The mpstat, pidstat, and iostat tools are the ones I use most often:
- mpstat reports CPU consumption, including %usr (userspace), %sys (kernel), %guest (guest mode), %steal (hypervisor), and more. Use this to find CPUs that are maxed out or poor use of parallelism/multi-threading.
- pidstat reports per-process and per-thread statistics. This is useful for identifying specific threads that are consuming resources.
- iostat reports disk statistics. This is useful for comparing I/O statistics between bare metal and guests.
blktrace
blktrace monitors Linux block I/O activity. This can be used equally within guests and on the host. Often it's interesting to capture traces in both the guest and on the host so they can be compared. If the I/O pattern is different then something in the I/O stack is modifying requests. That can be a sign of a misconfiguration.
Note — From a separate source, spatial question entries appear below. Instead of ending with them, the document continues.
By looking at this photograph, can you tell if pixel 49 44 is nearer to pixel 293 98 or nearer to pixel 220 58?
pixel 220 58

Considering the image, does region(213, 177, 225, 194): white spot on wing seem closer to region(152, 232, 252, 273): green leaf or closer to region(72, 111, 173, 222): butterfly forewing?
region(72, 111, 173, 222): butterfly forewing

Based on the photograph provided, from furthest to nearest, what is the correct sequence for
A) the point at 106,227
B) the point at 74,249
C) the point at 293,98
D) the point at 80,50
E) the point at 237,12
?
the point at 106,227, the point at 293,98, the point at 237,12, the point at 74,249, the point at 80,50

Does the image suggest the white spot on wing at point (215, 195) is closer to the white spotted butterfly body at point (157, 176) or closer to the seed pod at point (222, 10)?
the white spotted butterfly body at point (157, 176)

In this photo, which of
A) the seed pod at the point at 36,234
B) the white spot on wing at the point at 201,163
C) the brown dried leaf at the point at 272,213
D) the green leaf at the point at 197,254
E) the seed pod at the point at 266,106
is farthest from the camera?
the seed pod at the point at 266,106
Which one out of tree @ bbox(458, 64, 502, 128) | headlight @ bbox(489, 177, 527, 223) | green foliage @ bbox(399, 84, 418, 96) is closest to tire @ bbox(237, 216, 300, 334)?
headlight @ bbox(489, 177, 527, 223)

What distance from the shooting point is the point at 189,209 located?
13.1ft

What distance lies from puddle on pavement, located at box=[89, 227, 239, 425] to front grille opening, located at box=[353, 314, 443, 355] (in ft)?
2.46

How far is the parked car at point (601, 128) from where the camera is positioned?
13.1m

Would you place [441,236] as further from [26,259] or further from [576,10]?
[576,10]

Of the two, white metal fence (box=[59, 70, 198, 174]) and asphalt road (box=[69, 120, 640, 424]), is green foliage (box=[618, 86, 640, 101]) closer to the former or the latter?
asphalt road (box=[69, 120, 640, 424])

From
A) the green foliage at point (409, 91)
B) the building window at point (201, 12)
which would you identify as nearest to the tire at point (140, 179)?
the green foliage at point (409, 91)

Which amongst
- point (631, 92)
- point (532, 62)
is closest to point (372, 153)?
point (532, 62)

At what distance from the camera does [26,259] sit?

The blktrace data can be analyzed and plotted with the btt command. For example, the latencies from driver submission to completion can be summarized to find the overhead compared to bare metal.
perf-top
In its default mode, perf-top is a sampling CPU profiler. It periodically collects the CPU's program counter value so that a profile can be generated showing hot functions. It supports call graph recording with the -g option if you want to aggregate nested function calls and find out which parent functions are responsible for the most CPU usage.
perf-top (and its non-interactive perf-record/perf-report cousin) is good at identifying inner loops of programs, excessive memcpy/memset, expensive locking instructions, instructions with poor cache hit rates, etc. When I use it to profile QEMU it shows the host kernel and QEMU userspace activity. It does not show guest activity.
Here is the output without call graph recording where we can see vmexit activity, QEMU virtqueue processing, and excessive memset at the top of the profile:
3.95% [kvm_intel] [k] vmx_vmexit 3.37% qemu-system-x86_64 [.] virtqueue_split_pop 2.64% libc.so.6 [.] __memset_evex_unaligned_erms 2.50% [kvm_intel] [k] vmx_spec_ctrl_restore_host 1.57% [kernel] [k] native_irq_return_iret 1.13% qemu-system-x86_64 [.] bdrv_co_preadv_part 1.13% [kernel] [k] sync_regs 1.09% [kernel] [k] native_write_msr 1.05% [nvme] [k] nvme_poll_cq
The goal is to find functions or families of functions that consume significant amounts of CPU time so they can be optimized. If the profile is uniform with most functions taking less then 1%, then the bottlenecks are more likely to be found with other tools.
perf-trace
perf-trace is an strace-like tool for monitoring system call activity. For performance monitoring it has a --summary option that shows time spent in system calls and the counts. This is how you can identify system calls that block for a long time or that are called too often.
Here is an example from the host showing a summary of a QEMU IOThread that uses io_uring for disk I/O and ioeventfd/irqfd for VIRTIO device activity:
IO iothread1 (332737), 1763284 events, 99.9% syscall calls errors total min avg max stddev (msec) (msec) (msec) (msec) (%) --------------- -------- ------ -------- --------- --------- --------- ------ io_uring_enter 351680 0 8016.308 0.003 0.023 0.209 0.11% write 390189 0 1238.501 0.002 0.003 0.098 0.08% read 121057 0 305.355 0.002 0.003 0.019 0.14% ppoll 18707 0 62.228 0.002 0.003 0.023 0.32%
Conclusion
We looked at kvm_stat, sysstat, blktrace, perf-top, and perf-trace. They provide performance metrics from different layers of the system. Another worthy mention is the bcc collection of eBPF-based tools that offers a huge array of performance monitoring and troubleshooting tools. Let me know which tools you like to use!